Requisitos de tarea
(1) En el fragmento sobre el sitio de Tenochtitlan, ¿con qué asedio comparó Hernán Cortés el de México-Tenochtitlan?
(2) Redacta la continuación del fragmento sobre el sitio de Tenochtitlan a partir de su última oración.

━━━━━ Página

Mollet del Vallès, octubre de 2021
INTRODUCCIÓN
No es ninguna casualidad que se dotase la invasión de las Indias de una «dimensión clásica» otorgada por su comparación con las guerras de Roma. El propio Hernán Cortés llegó a comparar el asedio de México-Tenochtitlan con el de Jerusalén, ya que era de su gusto, según Bernal Díaz del Castillo, recordar los hechos heroicos de los romanos. El impresor Juan Cromberger apostillaba al final de su edición sevillana de la Segunda carta de relación cortesiana dirigida a Carlos I: «[En el sitio de Tenochtitlan] murieron más indios que en Jerusalén judíos en la destrucción que hizo Vespasiano», aunque equivocándose de emperador (Cortés, 1522). Gonzalo Fernández de Oviedo también utilizó dicha comparación, señalando cómo en el sitio de México «no murieron menos indios que judíos en Jherusalem, quando Tito Vespasiano, emperador, la ganó e destruyó», aunque, incluso alegaría que el cerco de Tenochtitlan no tenía comparación «con ejército ni cerco alguno de aquellos que por muy famosos están escriptos de los pasados» (Fernández de Oviedo, 1959, IV: lib. XIV, caps. XXIX-XXX).

━━━━━━━━━━
━━━━━ Conjunto de datos

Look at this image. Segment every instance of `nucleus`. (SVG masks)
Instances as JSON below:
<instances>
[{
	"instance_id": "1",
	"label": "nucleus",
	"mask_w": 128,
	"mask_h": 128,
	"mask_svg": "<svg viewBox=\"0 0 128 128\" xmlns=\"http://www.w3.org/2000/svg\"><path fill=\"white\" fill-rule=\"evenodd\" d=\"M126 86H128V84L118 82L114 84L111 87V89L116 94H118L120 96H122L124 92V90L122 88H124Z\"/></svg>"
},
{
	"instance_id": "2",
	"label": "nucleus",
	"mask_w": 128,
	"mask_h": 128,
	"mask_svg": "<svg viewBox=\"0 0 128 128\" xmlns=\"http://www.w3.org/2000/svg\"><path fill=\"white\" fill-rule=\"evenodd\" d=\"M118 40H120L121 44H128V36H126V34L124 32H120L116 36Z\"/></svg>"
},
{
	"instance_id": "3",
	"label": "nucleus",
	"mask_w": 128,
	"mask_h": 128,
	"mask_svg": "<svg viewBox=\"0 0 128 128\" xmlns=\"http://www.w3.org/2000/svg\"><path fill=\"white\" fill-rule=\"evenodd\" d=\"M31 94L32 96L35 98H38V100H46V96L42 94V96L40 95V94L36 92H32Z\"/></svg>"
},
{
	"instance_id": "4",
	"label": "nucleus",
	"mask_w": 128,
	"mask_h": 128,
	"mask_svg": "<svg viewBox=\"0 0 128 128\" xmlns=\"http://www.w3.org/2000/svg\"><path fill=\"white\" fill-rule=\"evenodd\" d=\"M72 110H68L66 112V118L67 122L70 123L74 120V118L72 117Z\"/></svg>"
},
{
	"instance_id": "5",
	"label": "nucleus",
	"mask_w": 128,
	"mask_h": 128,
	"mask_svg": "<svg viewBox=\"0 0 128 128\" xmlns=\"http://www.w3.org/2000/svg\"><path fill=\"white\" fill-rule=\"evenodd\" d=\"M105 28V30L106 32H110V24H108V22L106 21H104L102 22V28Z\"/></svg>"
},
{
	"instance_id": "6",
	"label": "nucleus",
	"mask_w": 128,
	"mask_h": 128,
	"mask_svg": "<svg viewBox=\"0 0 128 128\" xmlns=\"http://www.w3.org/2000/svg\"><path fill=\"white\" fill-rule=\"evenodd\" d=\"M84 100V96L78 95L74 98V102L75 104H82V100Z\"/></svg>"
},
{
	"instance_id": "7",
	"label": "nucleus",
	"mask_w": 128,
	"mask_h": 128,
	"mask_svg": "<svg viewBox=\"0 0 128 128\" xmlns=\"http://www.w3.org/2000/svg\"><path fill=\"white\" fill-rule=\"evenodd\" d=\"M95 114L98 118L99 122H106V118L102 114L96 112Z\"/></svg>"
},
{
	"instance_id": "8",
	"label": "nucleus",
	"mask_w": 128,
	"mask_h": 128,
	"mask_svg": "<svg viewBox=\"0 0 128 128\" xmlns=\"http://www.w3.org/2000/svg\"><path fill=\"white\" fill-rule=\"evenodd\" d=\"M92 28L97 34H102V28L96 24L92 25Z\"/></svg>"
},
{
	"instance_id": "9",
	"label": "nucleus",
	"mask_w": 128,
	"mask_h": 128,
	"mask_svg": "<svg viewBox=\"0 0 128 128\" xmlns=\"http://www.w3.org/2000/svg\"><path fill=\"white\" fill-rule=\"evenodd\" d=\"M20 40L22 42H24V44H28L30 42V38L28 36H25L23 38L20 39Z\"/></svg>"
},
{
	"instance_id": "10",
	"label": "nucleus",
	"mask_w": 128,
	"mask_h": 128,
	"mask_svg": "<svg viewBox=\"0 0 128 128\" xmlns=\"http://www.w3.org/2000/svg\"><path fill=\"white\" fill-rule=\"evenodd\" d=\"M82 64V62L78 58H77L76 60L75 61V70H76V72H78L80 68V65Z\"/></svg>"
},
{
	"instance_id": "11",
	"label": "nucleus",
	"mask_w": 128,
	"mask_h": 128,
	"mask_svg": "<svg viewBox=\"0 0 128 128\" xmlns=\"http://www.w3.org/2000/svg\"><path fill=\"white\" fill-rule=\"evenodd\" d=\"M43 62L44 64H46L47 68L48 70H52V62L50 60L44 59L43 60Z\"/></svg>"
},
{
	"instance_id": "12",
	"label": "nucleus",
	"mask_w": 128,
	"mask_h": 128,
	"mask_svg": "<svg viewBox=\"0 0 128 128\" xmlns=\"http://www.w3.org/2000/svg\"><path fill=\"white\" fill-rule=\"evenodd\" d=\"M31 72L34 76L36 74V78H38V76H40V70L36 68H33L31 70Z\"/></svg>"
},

━━━━━━━━━━

Resultados esperados
(1) Con el asedio de Jerusalén.

(2)
En realidad, comparar el imperialismo romano, y sus crueldades, con la actuación hispana en las Indias era algo muy peligroso. Melchor Cano ya hizo notar, en 1546, que las guerras imperialistas de Roma eran, básicamente, guerras injustas. Y el padre Bartolomé de las Casas usaría en la controversia de Valladolid el ejemplo romano (de Pompeyo, en concreto, en su lucha contra el rey Tigranes de Armenia y la conquista romana de Judea) para atacar las acciones, muy parecidas, de Hernán Cortés en su conquista (Lupher, 2006: 190-194). Para el padre José de Acosta, en su De procuranda indorum salute, la crueldad hispana en las Indias fue superior a la de griegos y romanos —«Jamás ha habido tanta crueldad en invasión alguna de griegos y bárbaros. No son hechos desconocidos o exagerados por la fantasía de los historiadores»— (citado en López Lomelí, 2002: 66). El padre Acosta aseguraría que el maltrato dado a los indios era fruto de la falta de información o de conocimientos de aquellos que los subyugaron, «sirviéndose dellos poco menos que de animales, y despreciando cualquier género de respeto que se les tenga». Así, el lamentable resultado fue que «entramos [en las Indias] por la espada, sin oyrles, ni entendeles, no nos parece que merecen reputación las cosas de los indios, sino como de caça avida en el monte, y trayda para nuestro servicio y antojo» (Acosta, 1590: 395-396).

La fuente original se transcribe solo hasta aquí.